During the Cold War, the Soviet Union began to use the United States’ oppression of African Americans as propaganda, explained Jackson. The U.S. decided to use the 1964 Olympic Games in Tokyo as an opportunity to combat the propaganda.

“I think sports became important in the Cold War context because sports were one of the first areas to integrate in the United States,” Thomas said. “It is still to this day hard to overemphasize how significant the integration of Major League Baseball was.”

The Olympic Games, while traditionally apolitical, had increasingly become a way for governments to promote their own agendas. Davis cited the 1948 Olympics, just after World War II, as one of the first instances of this, during which the U.S. sent a team of photographers and videographers to capture the diversity of Team USA and find a way to capitalize on the international visibility of the Olympics.

This continued until the Cold War, which Davis described as a hugely important time in American history.

“It’s really an era of domestic upheaval, socially as well,” Davis said. “So you can see how all that’s colliding to create a moment where sports becomes something of huge symbolic importance, whether it’s formalized State Department structure, informal attempts to argue for civil rights, domestically and globally, or just ways to punch at your competing emerging world powers.”

Davis described the Olympics as a key way for new and emerging nation-states to build their influence and gain international recognition. As new governments gained power, the U.S. and Soviet Union saw an opportunity to bolster support for each of their causes during the Cold War by sending athletes to and setting up sporting events in these nations.

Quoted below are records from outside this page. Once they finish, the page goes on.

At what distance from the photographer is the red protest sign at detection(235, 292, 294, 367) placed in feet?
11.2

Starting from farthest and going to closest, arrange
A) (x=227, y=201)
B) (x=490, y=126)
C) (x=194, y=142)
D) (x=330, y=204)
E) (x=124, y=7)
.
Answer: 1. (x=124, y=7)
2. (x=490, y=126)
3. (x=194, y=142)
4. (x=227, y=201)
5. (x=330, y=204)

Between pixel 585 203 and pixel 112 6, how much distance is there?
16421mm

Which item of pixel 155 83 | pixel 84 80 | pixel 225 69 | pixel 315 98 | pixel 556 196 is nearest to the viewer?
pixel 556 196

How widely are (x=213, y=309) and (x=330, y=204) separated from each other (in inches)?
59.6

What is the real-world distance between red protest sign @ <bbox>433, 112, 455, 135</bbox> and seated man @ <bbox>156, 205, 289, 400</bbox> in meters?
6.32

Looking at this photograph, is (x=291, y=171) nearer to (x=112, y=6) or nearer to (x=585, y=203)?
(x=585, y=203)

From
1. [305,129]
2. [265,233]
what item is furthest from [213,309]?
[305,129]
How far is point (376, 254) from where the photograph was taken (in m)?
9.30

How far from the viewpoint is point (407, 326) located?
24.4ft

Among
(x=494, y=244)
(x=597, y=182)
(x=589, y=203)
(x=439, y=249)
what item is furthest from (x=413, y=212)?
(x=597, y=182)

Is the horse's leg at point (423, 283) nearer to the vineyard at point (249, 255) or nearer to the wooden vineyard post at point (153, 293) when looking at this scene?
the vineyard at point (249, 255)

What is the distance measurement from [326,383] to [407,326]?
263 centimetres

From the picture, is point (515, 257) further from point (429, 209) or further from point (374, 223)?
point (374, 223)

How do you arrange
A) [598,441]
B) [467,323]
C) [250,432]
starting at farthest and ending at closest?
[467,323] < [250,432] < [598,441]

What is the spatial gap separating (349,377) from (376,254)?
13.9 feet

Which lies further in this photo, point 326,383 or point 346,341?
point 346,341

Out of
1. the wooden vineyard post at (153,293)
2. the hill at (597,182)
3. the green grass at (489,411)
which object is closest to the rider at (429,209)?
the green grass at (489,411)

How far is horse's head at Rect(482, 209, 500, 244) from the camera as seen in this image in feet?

Davis referenced Rose Robinson, an African American high jumper and anti-war activist from Chicago, as an example of an American athlete who refused to be sent on a State Department trip to promote the U.S.

“(Robinson) is super vocal about not wanting to be the face of the empire, not wanting to be used as a pawn to further wars on what she terms 'Black and brown' populations,” Davis said. “So she makes the stance and then, just coincidentally, six months later, she’s arrested for tax evasion, over $386. She’s thrown in jail.”

Black female athletes who agreed to attend these State Department trips, such as Wilma Rudolph, returned with new knowledge of Black liberatory politics and helped lead the Civil Rights Movement, unfortunately with little recognition.

“The USA calculation that ‘who’s going to listen to Black women when they’re speaking anyways?’ was really apt, and they were very useful symbols in their bodies, when they’re performing their athletics,” Davis said. “But we lose their voices when they start speaking up about what they’re seeing and what they believe.”

The panelists emphasized that the influence of athletes and sporting events on politics and international relations continues to be underestimated and advised that academics and politicians pay greater attention to these events.

“With social media and other avenues to speak outside of official kind of letterhead dispatches, we’re going to see new playbooks being written about sports diplomacy across the world,” Davis said. “I think that that is giving us a new kind of opportunity to see what happens when we actually think about sports coming together in solidarity and not necessarily in politicking.”